**Problem to work on:**
Your answer should hold exactly the lines beginning with the one that contains "I Know It&#039;s You by k8" and ending with the last line of the material, both included. Leave every picture out.
-- Material for this task follows --
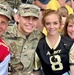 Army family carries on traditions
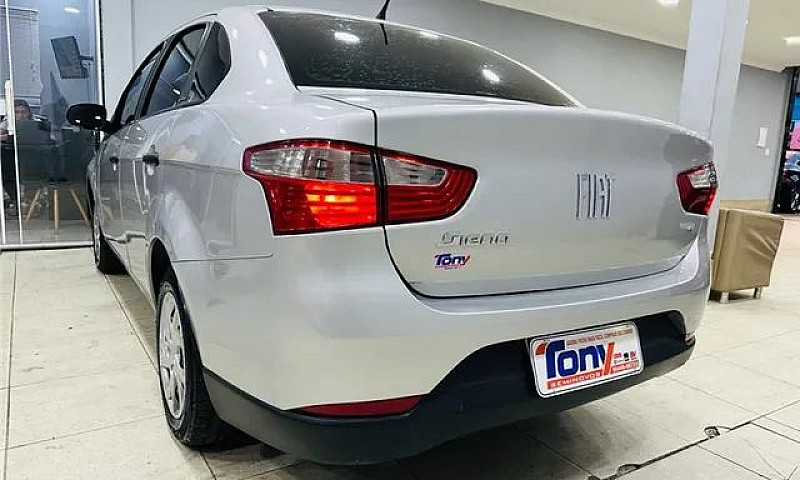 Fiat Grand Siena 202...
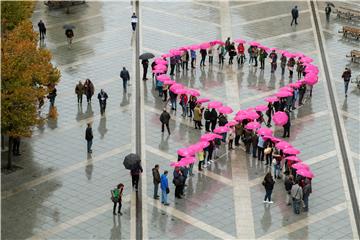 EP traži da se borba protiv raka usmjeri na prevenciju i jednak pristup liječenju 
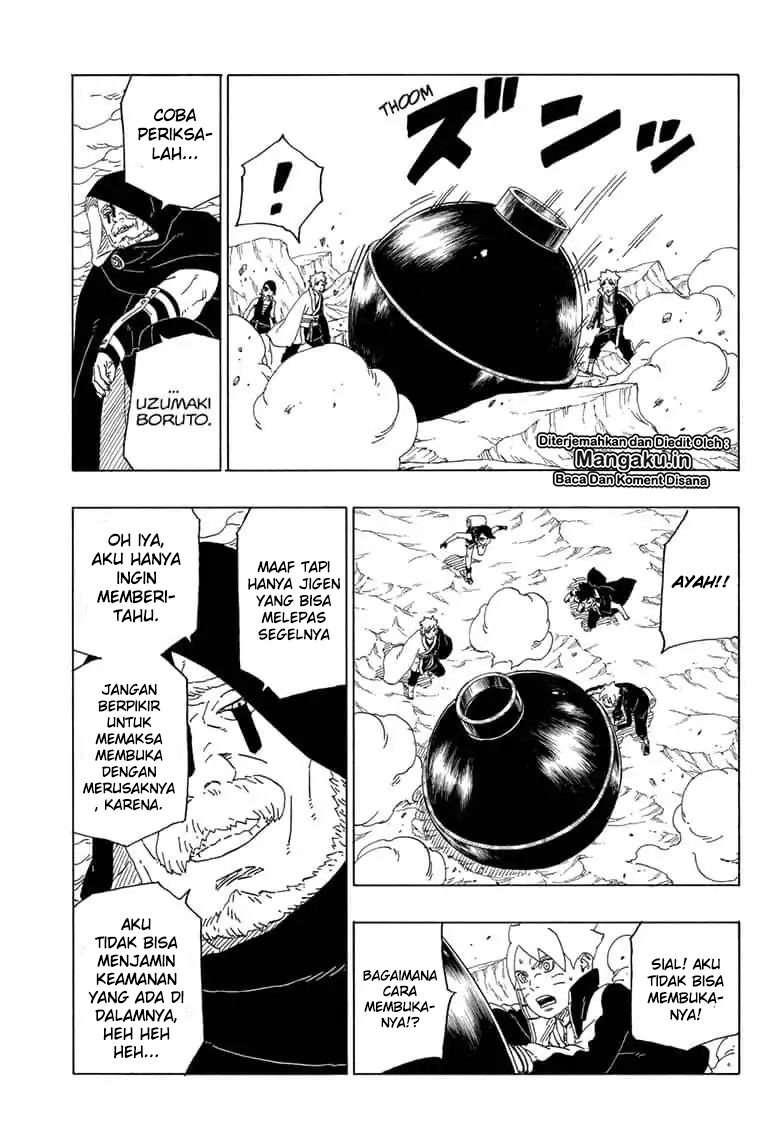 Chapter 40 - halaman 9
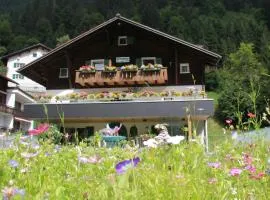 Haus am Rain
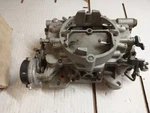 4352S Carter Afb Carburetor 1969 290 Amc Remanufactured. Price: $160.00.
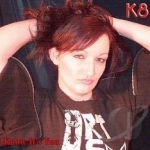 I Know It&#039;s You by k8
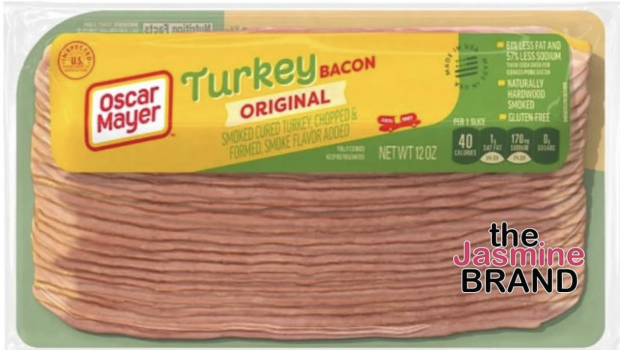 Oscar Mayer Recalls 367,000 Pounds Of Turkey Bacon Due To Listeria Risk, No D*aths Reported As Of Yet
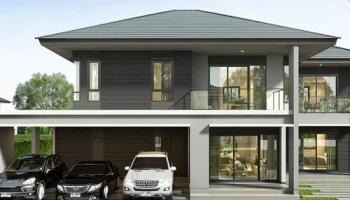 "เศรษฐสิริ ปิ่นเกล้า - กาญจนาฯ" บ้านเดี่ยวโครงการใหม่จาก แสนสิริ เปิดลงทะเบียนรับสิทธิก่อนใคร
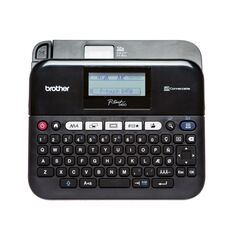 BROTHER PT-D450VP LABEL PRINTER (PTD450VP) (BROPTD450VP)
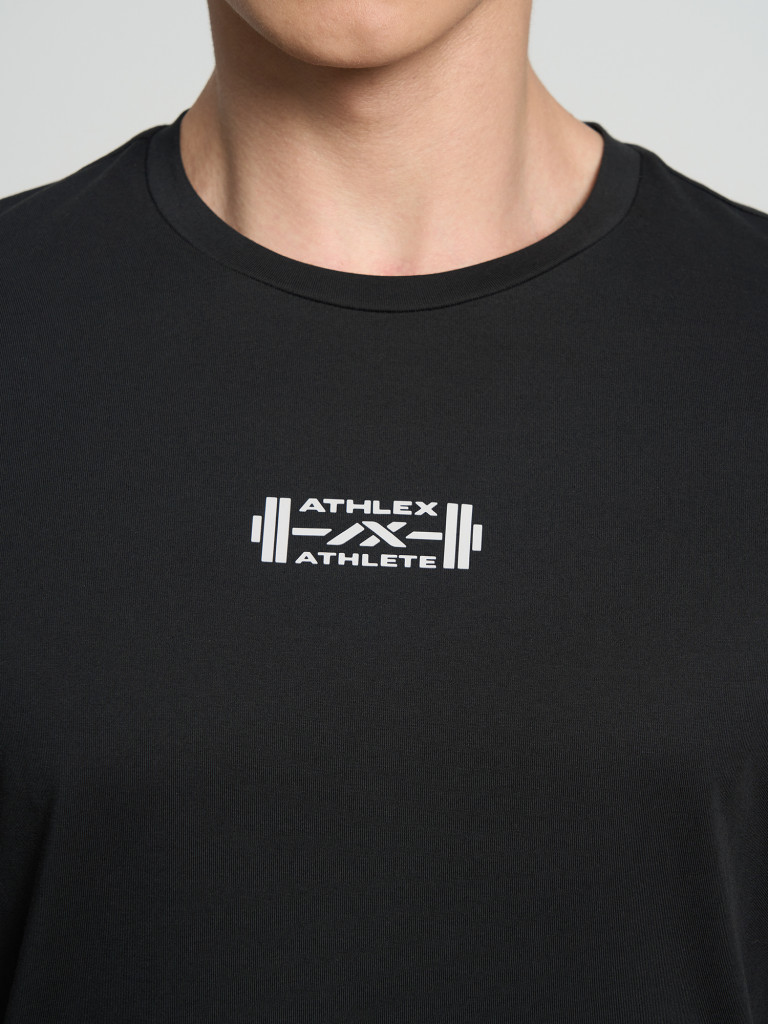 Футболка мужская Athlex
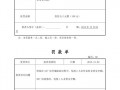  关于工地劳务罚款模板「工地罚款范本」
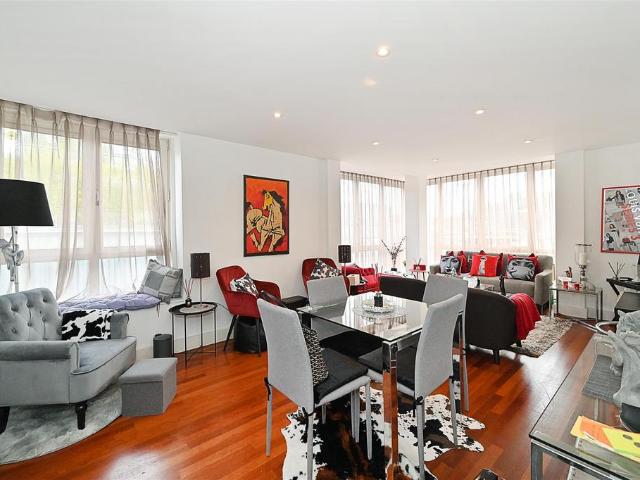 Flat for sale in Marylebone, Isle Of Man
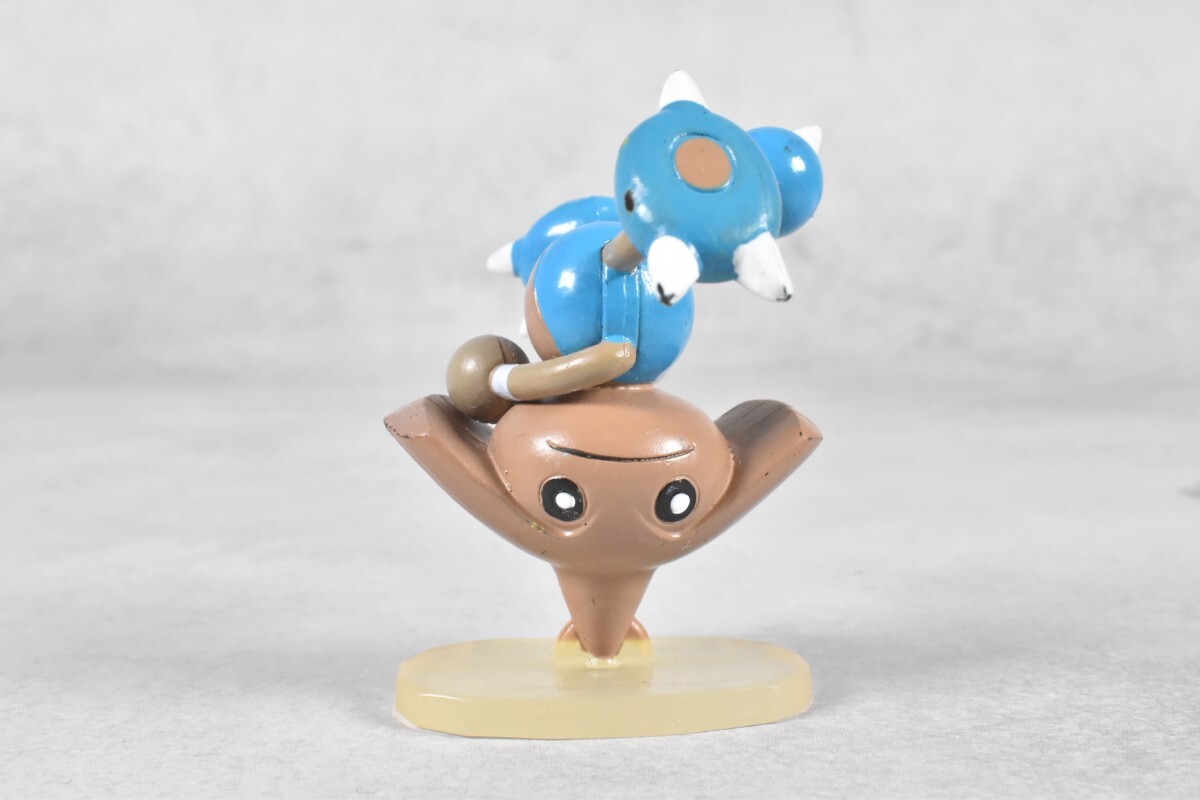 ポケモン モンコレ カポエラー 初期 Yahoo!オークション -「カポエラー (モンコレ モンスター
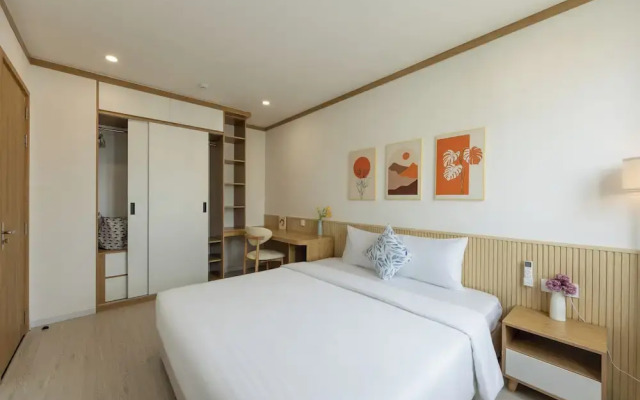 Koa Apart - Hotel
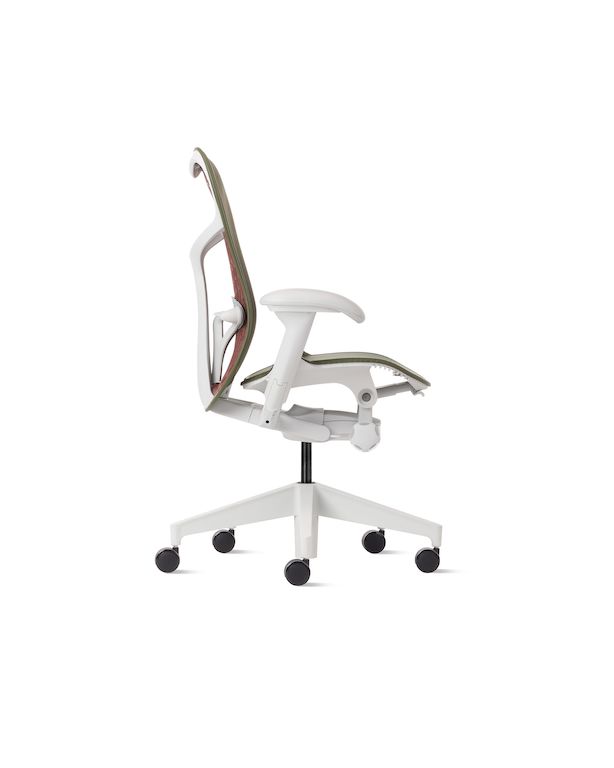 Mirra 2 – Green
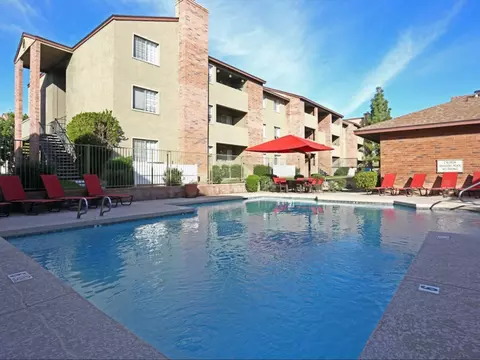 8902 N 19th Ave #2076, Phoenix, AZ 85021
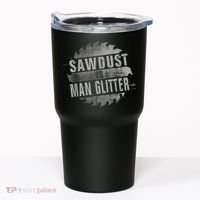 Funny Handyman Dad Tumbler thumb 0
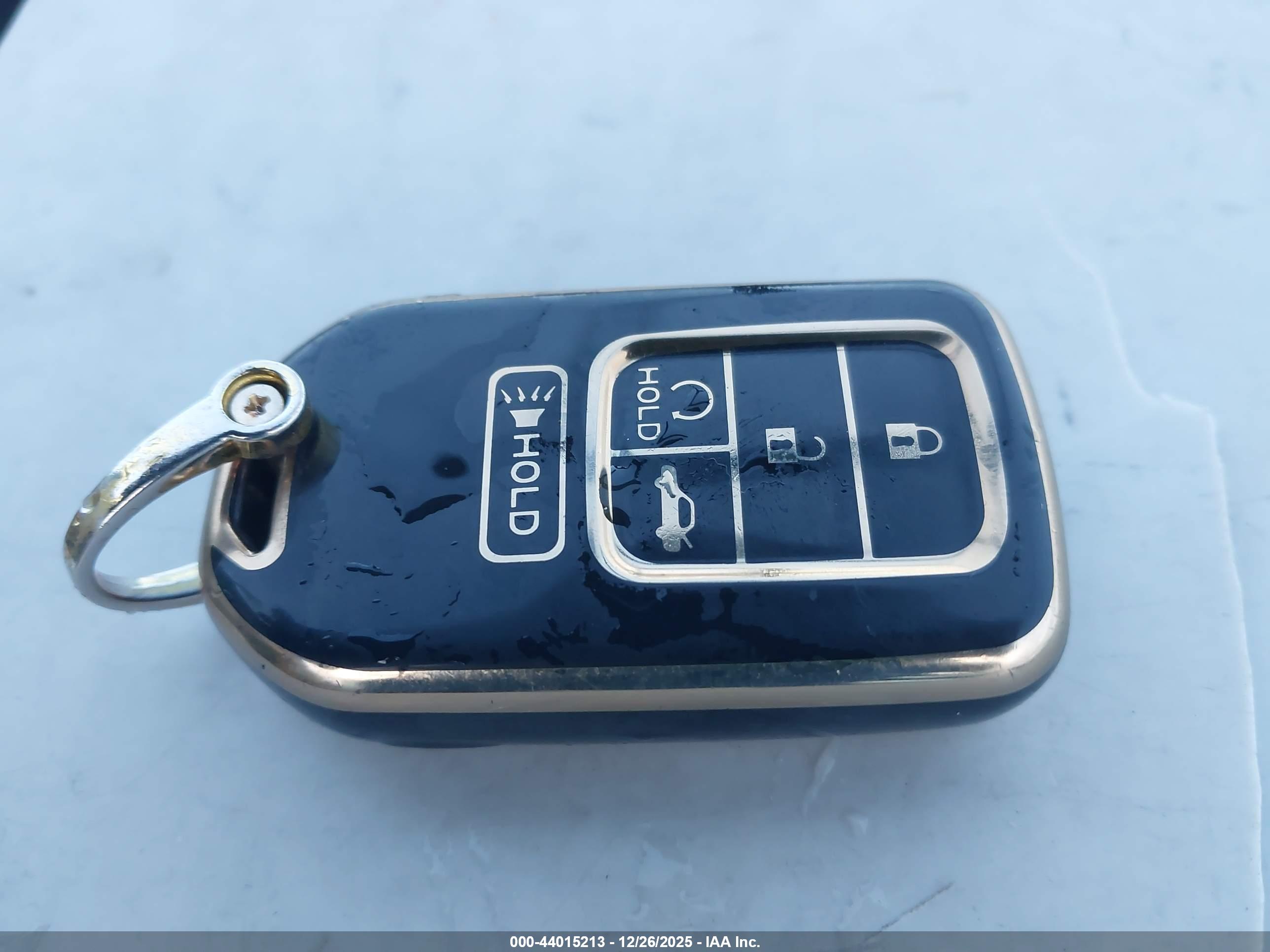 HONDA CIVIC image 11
-- Material for this task concluded --
**Answer:**
 I Know It&#039;s You by k8
 Oscar Mayer Recalls 367,000 Pounds Of Turkey Bacon Due To Listeria Risk, No D*aths Reported As Of Yet
 "เศรษฐสิริ ปิ่นเกล้า - กาญจนาฯ" บ้านเดี่ยวโครงการใหม่จาก แสนสิริ เปิดลงทะเบียนรับสิทธิก่อนใคร
 BROTHER PT-D450VP LABEL PRINTER (PTD450VP) (BROPTD450VP)
 Футболка мужская Athlex
  关于工地劳务罚款模板「工地罚款范本」
 Flat for sale in Marylebone, Isle Of Man
 ポケモン モンコレ カポエラー 初期 Yahoo!オークション -「カポエラー (モンコレ モンスター
 Koa Apart - Hotel
 Mirra 2 – Green
 8902 N 19th Ave #2076, Phoenix, AZ 85021
 Funny Handyman Dad Tumbler thumb 0
 HONDA CIVIC image 11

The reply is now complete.